Look, this is admittedly a very small example. But it's indicative of a larger media failing: The frequent depiction of Republicans on offense, and of the Dems on defense; that is, of Republicans winning and Dems on their heels. Yes, it's true that the GOP is showing newfound unity on Iraq, while the Dems are offering different approaches. But look: the Republicans are only unified in the sense that none of them is offering any plan. They're unified in their lack of any ideas about what to do. What's more, if you read The Times's other piece today dissecting GOP strategy, you can see that Republicans all but admit they're pursuing the current “embrace Iraq” game plan not because they necessarily know it's a winner, but because they really have no other choice.
The reality is this: Republicans have a massive albatross around their neck that's getting heavier every day. It's not an option to throw off the albatross -- that is, initiate a big pullout -- because doing so would be an admission of failure. So their only option is to put some phony swagger in their step, act as if they're confident that they have a winner on their hands, and hope for two things. First, that Dems blink. And second, that reporters and commentators will be taken for suckers, that members of the media will portray the GOP's political hand as the stronger one and allow the Republicans' feigned brashness to distract them from the reality that the GOP simply can't come up with a way out of the mess it's created.
The Dems haven't blinked -- yet. As for whether members of the media are willing to be snookered by the GOP's ruse, the early returns are trickling in, and they're anything but encouraging.

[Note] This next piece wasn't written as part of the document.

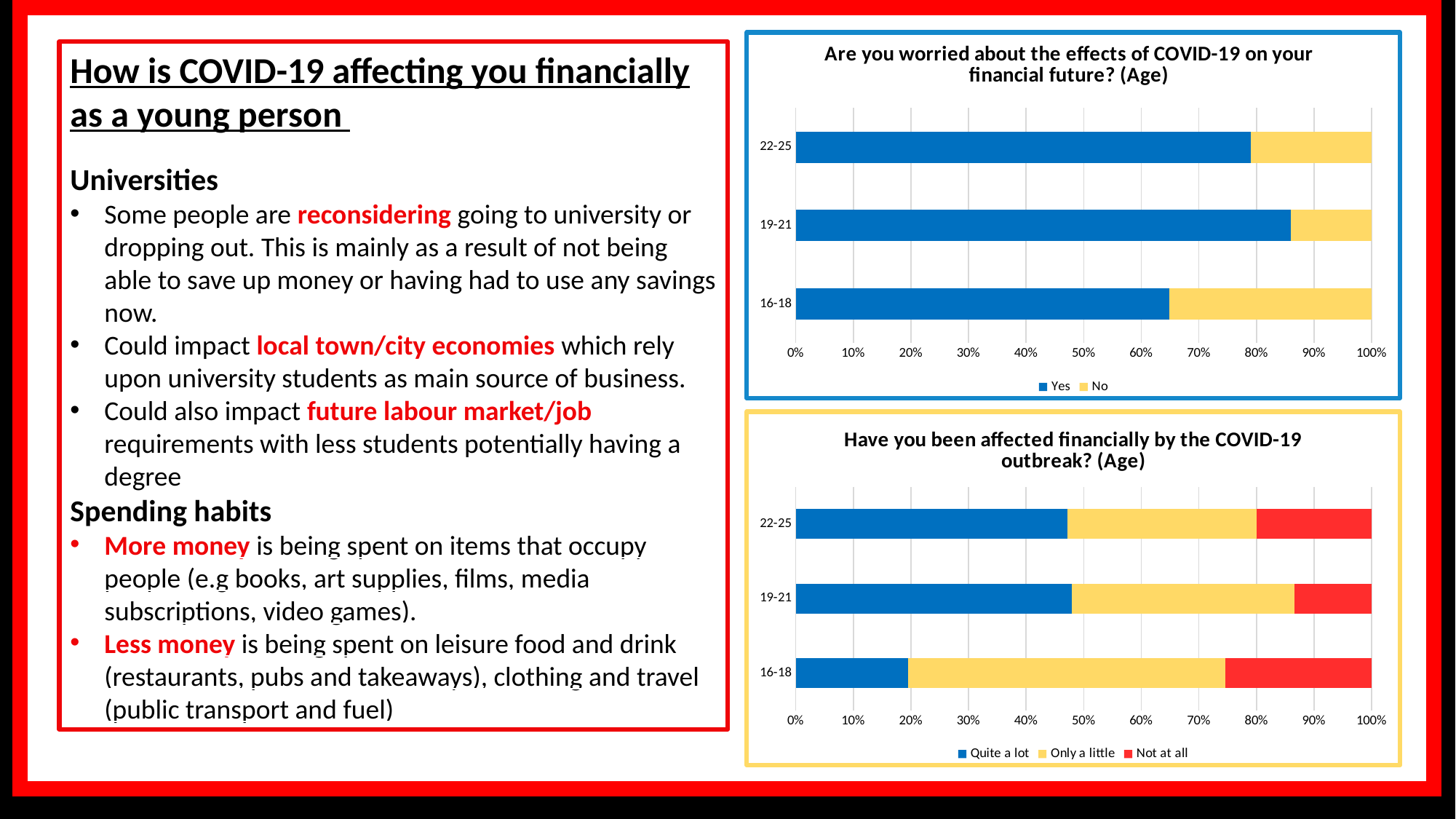
In the chart titled "Have you been affected financially by the COVID-19 outbreak? (Age)", what colour represents "Not at all"? Red In the chart titled "Have you been affected financially by the COVID-19 outbreak? (Age)", which age group has the smallest share of "Quite a lot"? 16-18 In the chart titled "Are you worried about the effects of COVID-19 on your financial future? (Age)", is the Yes share for 19-21 greater or less than 80%? greater In the chart titled "Have you been affected financially by the COVID-19 outbreak? (Age)", how many series does the legend list? 3 In the chart titled "Have you been affected financially by the COVID-19 outbreak? (Age)", is the "Quite a lot" share for 16-18 greater or less than 30%? less In the chart titled "Are you worried about the effects of COVID-19 on your financial future? (Age)", which age group has the lowest share of Yes? 16-18 In the chart titled "Are you worried about the effects of COVID-19 on your financial future? (Age)", is the Yes share for 16-18 greater or less than 70%? less In the chart titled "Have you been affected financially by the COVID-19 outbreak? (Age)", which age group has the largest "Not at all" share, 16-18 or 19-21? 16-18 In the chart titled "Are you worried about the effects of COVID-19 on your financial future? (Age)", how many series does the legend list? 2 In the chart titled "Are you worried about the effects of COVID-19 on your financial future? (Age)", what kind of chart is shown? Stacked bar chart In the chart titled "Are you worried about the effects of COVID-19 on your financial future? (Age)", how many age groups are shown? 3 In the chart titled "Are you worried about the effects of COVID-19 on your financial future? (Age)", which age group has the highest share of Yes? 19-21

The media's strange insistence that Iraq and related issues are political winners for Republicans, despite all evidence to the contrary, has serious consequences. It not only has the potential to become a self-fulfilling prophesy, influencing elections, but also skews the terms of the debate over Iraq. An incomplete and highly inaccurate public understanding of the threat posed by Iraq -- for which the media bear a great deal of responsibility -- is why we are in this mess in the first place. Now we risk continuing an unpopular and deadly occupation for several more years, in no small part because of the media's failure to present an accurate and complete picture of the situation in Iraq, and of the public's attitudes toward it.
Jamison Foser is Executive Vice President at Media Matters for America.